I do not the lack of coke has affected my energy levels. Which I am a bit surprised by, to be honest. I thought I’d notice a bit of a drop there.

What I have noticed, though, is that fizzy water really helps. Drinking tap water will do the trick of quenching my thirst but the “mouthfeel” is just very boring and unsatisfying.

Flights to Israel are booked

Dear Diary,

I just booked my flights to Israel. I’ll be leaving from Amsterdam on June 14 and will fly back on the 21st. I’ll be going with my buddy GS who’ll be visiting me in Groningen the week before. Really, really looking forward to exploring the country and hanging out with GS and my brother!

The return ticket was less than 300€. Cheaper than I expected!

Donations are set up

Dear Diary,

as I mentioned the other day, I read Doing Good Better during my vacation. And as I mentioned, it made me want to increase the amount of money I donate to charity. I just set up those donations. I decided to give the following every month:

  • $25 to The Humane League
  • $25 to Cool Earth
  • 50€ to the Against Malaria Foundation
  • $100 to GiveDirectly

Again: if you feel like you have a bit of money to spare per month, please consider setting up a recurring donation to an effective charity!

Excerpted records:

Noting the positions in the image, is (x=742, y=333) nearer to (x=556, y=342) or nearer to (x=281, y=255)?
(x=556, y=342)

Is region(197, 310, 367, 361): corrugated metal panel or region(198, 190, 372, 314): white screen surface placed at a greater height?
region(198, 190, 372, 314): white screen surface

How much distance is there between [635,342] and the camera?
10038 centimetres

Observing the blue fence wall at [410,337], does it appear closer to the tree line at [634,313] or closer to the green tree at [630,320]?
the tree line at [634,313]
...
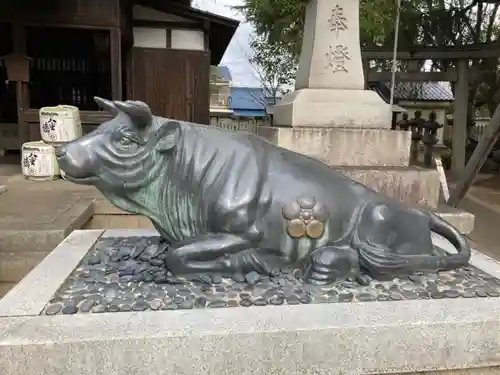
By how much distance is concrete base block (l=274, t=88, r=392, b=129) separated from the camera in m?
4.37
* * *
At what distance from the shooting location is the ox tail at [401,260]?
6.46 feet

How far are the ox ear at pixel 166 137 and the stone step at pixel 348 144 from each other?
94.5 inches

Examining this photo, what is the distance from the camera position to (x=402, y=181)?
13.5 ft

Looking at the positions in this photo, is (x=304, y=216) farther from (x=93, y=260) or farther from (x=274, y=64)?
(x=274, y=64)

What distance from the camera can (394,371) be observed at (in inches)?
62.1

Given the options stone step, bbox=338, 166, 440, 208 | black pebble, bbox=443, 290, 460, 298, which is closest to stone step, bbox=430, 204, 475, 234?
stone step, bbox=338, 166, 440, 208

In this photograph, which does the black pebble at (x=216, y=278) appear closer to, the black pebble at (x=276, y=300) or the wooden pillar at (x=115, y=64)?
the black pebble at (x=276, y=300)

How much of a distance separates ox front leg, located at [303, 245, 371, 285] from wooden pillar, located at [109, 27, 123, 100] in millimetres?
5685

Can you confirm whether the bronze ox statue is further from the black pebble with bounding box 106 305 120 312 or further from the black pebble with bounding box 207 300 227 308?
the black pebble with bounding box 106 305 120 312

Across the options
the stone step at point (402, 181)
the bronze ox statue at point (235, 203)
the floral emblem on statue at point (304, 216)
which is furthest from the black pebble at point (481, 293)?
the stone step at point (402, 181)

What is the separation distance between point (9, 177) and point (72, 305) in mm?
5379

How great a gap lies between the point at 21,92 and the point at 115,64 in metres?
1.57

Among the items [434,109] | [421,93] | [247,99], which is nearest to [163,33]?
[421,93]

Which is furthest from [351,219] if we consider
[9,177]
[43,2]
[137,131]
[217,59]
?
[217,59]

Requirement: Reproduce the stretch of the diary entries above from "I do not the" through "and my brother!".

Completed exercise:
I do not the lack of coke has affected my energy levels. Which I am a bit surprised by, to be honest. I thought I’d notice a bit of a drop there.

What I have noticed, though, is that fizzy water really helps. Drinking tap water will do the trick of quenching my thirst but the “mouthfeel” is just very boring and unsatisfying.

Flights to Israel are booked

Dear Diary,

I just booked my flights to Israel. I’ll be leaving from Amsterdam on June 14 and will fly back on the 21st. I’ll be going with my buddy GS who’ll be visiting me in Groningen the week before. Really, really looking forward to exploring the country and hanging out with GS and my brother!